In India, as elsewhere in South East Asia, many interlinked factors—including limited monitoring mechanism, skills, knowledge of global and emerging diseases, laboratory capacity, overuse of antibiotics, low on hygiene and sanitation have contributed to the emergence and spread of infection within the health facility. Infection Prevention Control (IPC) programmes support the prevention of avoidable infections and save lives. Effective IPC programmes lead to more than 30% reduction in HAI rate preventing morbidity and mortality, the development and transmission of AMR while significantly reducing health care costs (Source: WHO).
The high burden of Healthcare Associated Infections (HAIs) in India, with an estimated pooled prevalence of 15.5 per 100 patients is reportedly more than double the prevalence in Europe and the US (Source: Ling, Moi Lin, 2015). In India, most neonatal deaths are due to infection out of which one-fourth results in fatal neonatal sepsis transmitted at the time of birth. In addition to this, outbreaks such as Ebola virus disease, COVID-19 amplify infection among caregivers, seekers and spread back to communities, exerting more pressure on the public health facility.
In 2016, ICMR released guidelines on infection prevention and control while in 2014, the National Health Mission launched Kayakalp (clean hospital initiative), to strengthen infection control practices in public healthcare facilities. Despite these and other initiatives, the successful implementation of an infection prevention and control programme in Indian healthcare settings faces some important challenges (Source: Soumya, et al, 2017).
Considering the prevailing situation of COVID-19, effective infection control at the facility level is the key to overcome infectious diseases and future challenges.
IPC KEY CHALLENGES
The successful implementation of an infection prevention and control programme in Indian healthcare settings faces some important challenges, including insufficient funding and human resources, hospital overcrowding, and low nurse-to-patient ratios even in intensive care units. Many healthcare facilities do not have a focal person for infection prevention and control making it difficult to implement or monitor an infection control plan in a health facility. Procurement of IPC equipment is not supported by adequate supply chain management of equipment and supplies. This makes the quantification and forecasting for supplies very inaccurate, inevitably leading to stock-outs or procurement of non-essential, inconsistent and inadequate IPC supplies at the facilities.

____

**EXERCISE REQUIREMENTS:** List every source that the text on infection prevention and control in India cites in parentheses after the word "Source:".

**DATA SEGMENT:**
____

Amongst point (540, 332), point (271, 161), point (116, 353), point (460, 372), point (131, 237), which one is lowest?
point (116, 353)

____

**COMPLETED TASK:** WHO; Ling, Moi Lin, 2015; Soumya, et al, 2017